Do I have to reset my lstm hidden state after each forward pass in reinforcment learning?

I want to make a model to learn a simple 2 player card game, where there is some randomness in the game, since a player can draw a random card. To, in a way, remember the cards drawn and what cards where played, I want to use some lstm cells, but I am not sure if I need to pass the previous hidden state of the last lstm cell to the next forward call or not.

My input for getting an action to play would be:
(1, representation_of_the_current_game_state), which means: (batch_size, representation_of_the_current_game_state),`

while for training:
(game_states, representation_of_this_game_state).

I’m using PPO as my training algorithm and passing all game states of the game played as my batch. Thanks in advance

The hidden state contains the learned representation of “memory” the model passes through time iterations. In your example of a card game, you are likely using the model forward pass per “turn”. And if you want the model to pass some memory values onward to the next “turn”, then you’ll need to do so via the hidden state. Resetting the hidden state will remove that memory.

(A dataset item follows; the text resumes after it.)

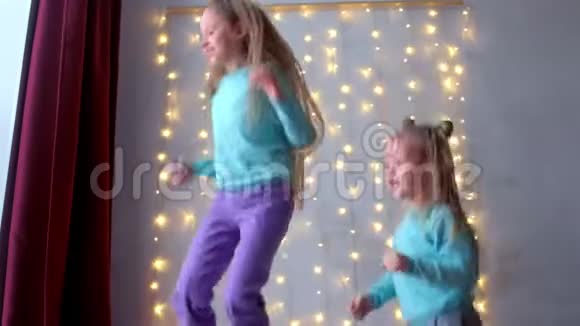两个女孩姐妹在家里跳着床在的内部有花环视频的预览图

In a game of cards, it may be helpful having a memory state as the current game state likely won’t represent the cards already used and no longer available in the deck - i.e. reasoning by deduction.

Keep in mind when passing the hidden layer, to use .detach() between each forward pass so as not to have issues with carrying gradients between passes.

This might not be compatible with an RNN. To make it compatible, you can instead use batches to pass n-games turn at each time step. I.e. have 60 games playing at one time with each forward pass being turn t+=1. You can use a done boolean array to represent the games finished, and filter for active games with games[~done] - that is games not done.